→ **CONSIGNES**:
a – Recopiez le passage du texte sur le marché de la bière au Liban compris entre « Efes a réussi » et « dans les supermarchés. », ces deux segments inclus.
b – D'après le texte sur le marché de la bière au Liban, quel est le prix de détail d'une unité de 33 cl de la bière Efes ?
c – Rédigez la suite du texte sur le marché de la bière au Liban, en reprenant après sa dernière phrase.

→ **TEXTE PROPOSÉ**:
================

D’un côté, les importations galopent : +288 % entre 2004 et 2014, selon IWSR. Une trentaine de marques étrangères sont présentes au Liban pour profiter de cette expansion. Ensemble, elles détiennent 44 % de parts de marché contre 56 % aux bières locales. Et ce malgré des droits de douane élevés : 40 % aujourd’hui d’accises sur les importations auxquelles s’ajoute la TVA (10 %). Ces accises devraient baisser d’ici à 2015 pour les bières européennes, qui seront taxées seulement à 25 %. La valeur de ces importations est de 10 millions de dollars en 2013 avant les marges de distribution, selon les chiffres des douanes libanaises.
Avec 2,5 millions de litres, Heineken a favorisé la vente de la marque éponyme : +12 % en moyenne pondérée annuelle depuis 2004 selon l’étude IWSR alors qu’Almaza a reculé de 0,3 % en moyenne annuelle pondérée sur la période. Tandis que la bière turque Efes (groupe Abi Ramia Brothers), qui a réussi à écouler 3,9 millions de litres en 2013, effectue une forte percée (+13 % en moyenne pondérée depuis 2004). Avec 16 % de parts de marché, cette marque d’entrée de gamme, vendue 0,80 dollar l’unité (33 cl) au détail, est désormais numéro deux du marché.
Efes a réussi à s’imposer par le “bas”, en prenant le segment de marché laissé libre par la politique de prix élevé pratiquée par Almaza : 0,94 dollar l’unité (33 cl). Par comparaison, des bières importées comme Bavaria (groupe indépendant néerlandais) et Tuborg (groupe Carlsberg) se vendent respectivement à 0,83 dollar et 0,88 dollar. Même la bière artisanale libanaise 961 est moins chère qu’Almaza : 0,92 dollar la bouteille de 33 cl dans les supermarchés.

================

→ **DONNÉES FOURNIES**:
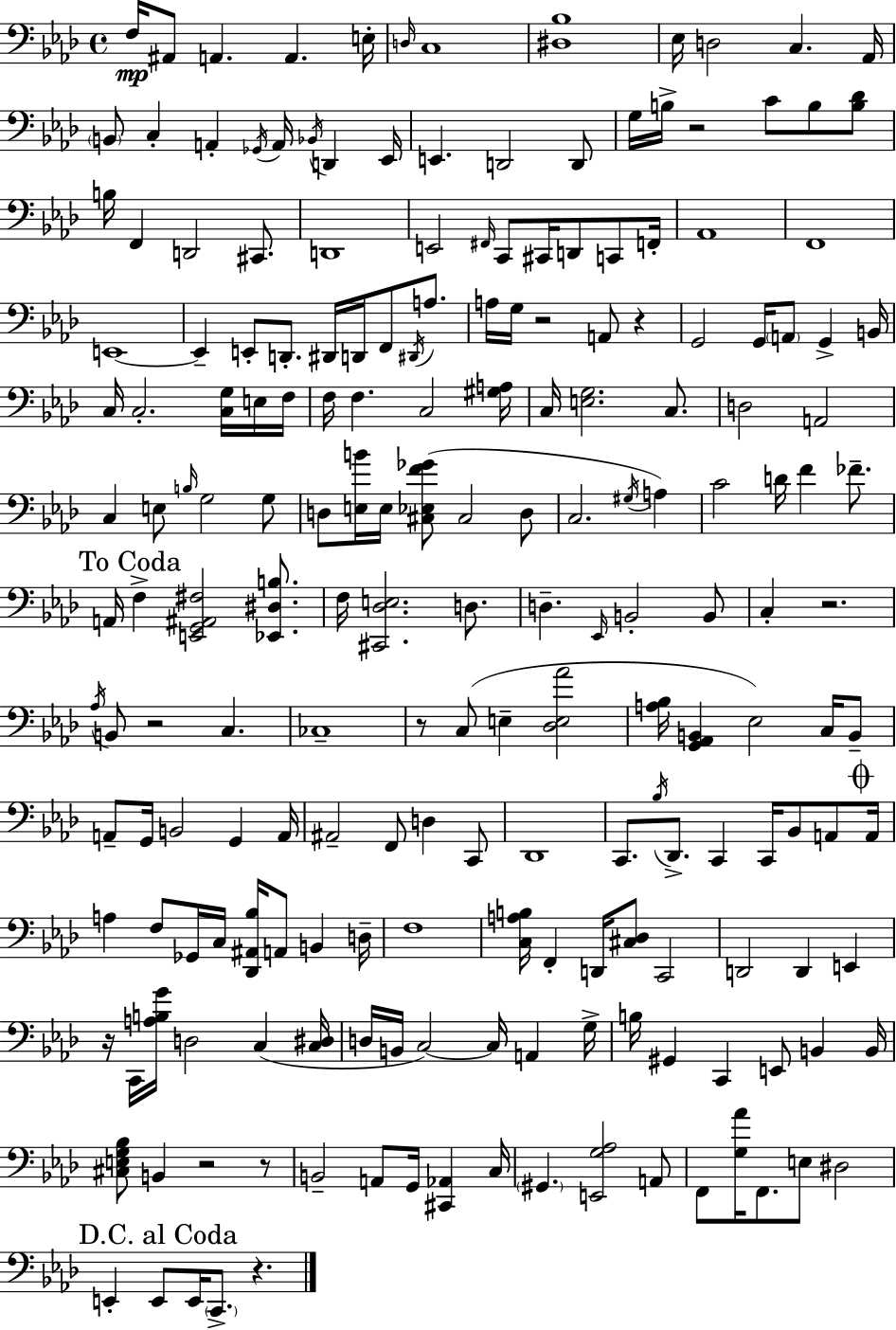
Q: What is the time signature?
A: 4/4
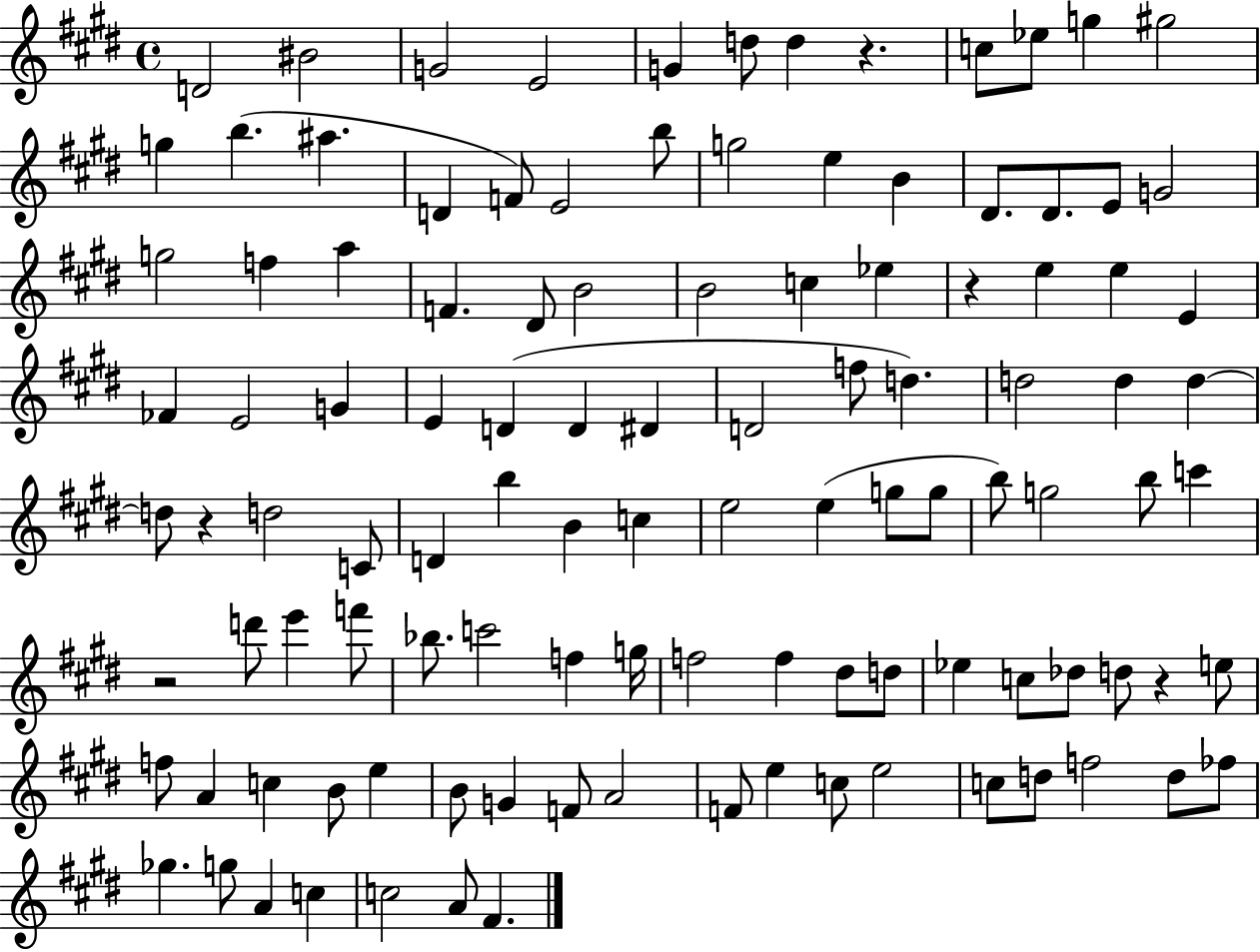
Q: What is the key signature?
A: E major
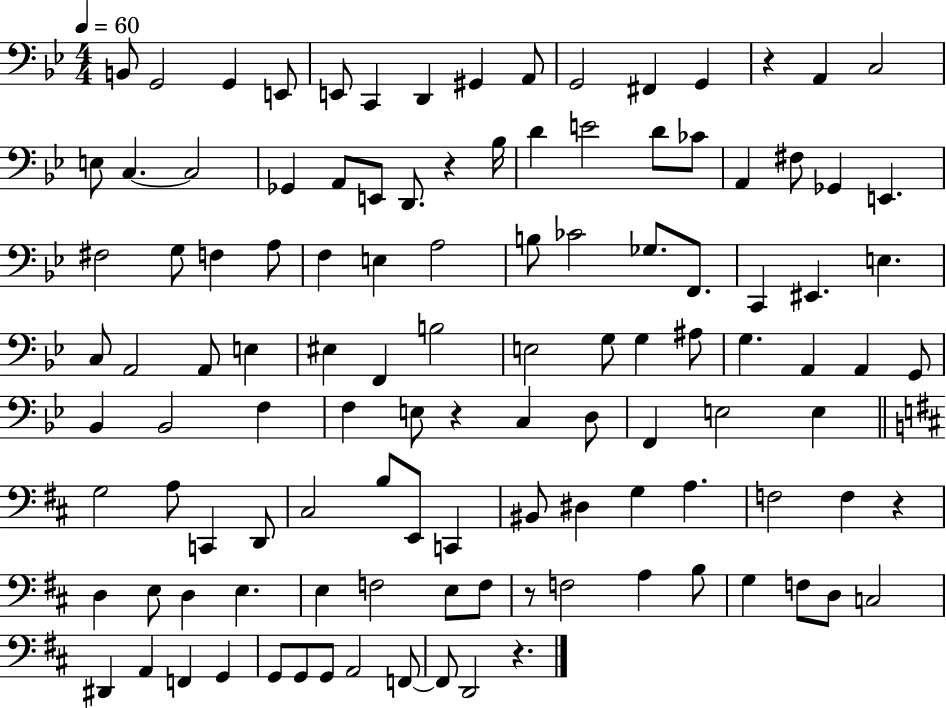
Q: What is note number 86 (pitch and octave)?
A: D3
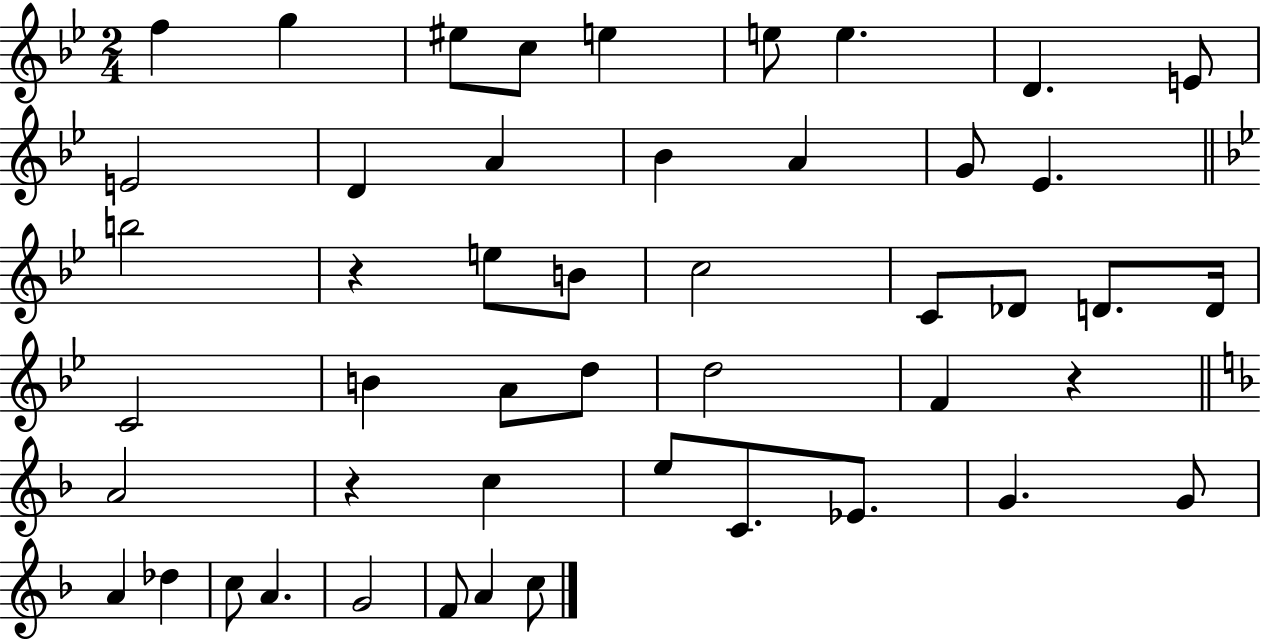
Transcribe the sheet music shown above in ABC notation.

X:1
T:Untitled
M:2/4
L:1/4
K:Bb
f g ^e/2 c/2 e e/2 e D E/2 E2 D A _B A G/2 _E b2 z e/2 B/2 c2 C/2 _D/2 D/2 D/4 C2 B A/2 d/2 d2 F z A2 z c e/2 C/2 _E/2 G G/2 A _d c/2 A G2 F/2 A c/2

================

→ **CORRIGÉ**:
a –
Efes a réussi à s’imposer par le “bas”, en prenant le segment de marché laissé libre par la politique de prix élevé pratiquée par Almaza : 0,94 dollar l’unité (33 cl). Par comparaison, des bières importées comme Bavaria (groupe indépendant néerlandais) et Tuborg (groupe Carlsberg) se vendent respectivement à 0,83 dollar et 0,88 dollar. Même la bière artisanale libanaise 961 est moins chère qu’Almaza : 0,92 dollar la bouteille de 33 cl dans les supermarchés.

b – Elle est vendue 0,80 dollar l'unité (33 cl).

c –
Nouveaux acteurs locaux
Si malgré cette concurrence importée Almaza préserve jusque-là sa domination sans partage sur le segment des bières locales, la marque libanaise fait aussi désormais face à une concurrence nouvelle.
La première bataille a eu lieu il y a plus d’une décennie, lorsque la marque Laziza, fondée en 1931, a été relancée en 2000 sur le marché libanais par Joe Khawam, petit-fils du fondateur de la marque. « Laziza et Almaza ont assez vite entamé une guerre commerciale : réduction des prix, promotions… Un argument a été fatal à Laziza : cette bière “libanaise” était brassée en Hollande. Almaza s’est servie de cet argument pour réveiller le “réflexe nationaliste”. Cela a marché », se souvient un acteur du secteur. Consciente de cette faiblesse, Laziza avait décidé d’investir dans une nouvelle usine au Liban, lorsque Heineken, qui venait d’acquérir Almaza, lui a fait une offre de rachat qu’elle ne pouvait pas refuser. « La prime payée à l’époque a été vite rentabilisée grâce à la situation de monopole – impensable dans un pays doté d’une législation antitrust – dans laquelle s’est trouvé le groupe Heineken au Liban qui lui a permis de relever les prix et d’encaisser des marges confortables dans un marché de volume », commente un autre acteur du secteur.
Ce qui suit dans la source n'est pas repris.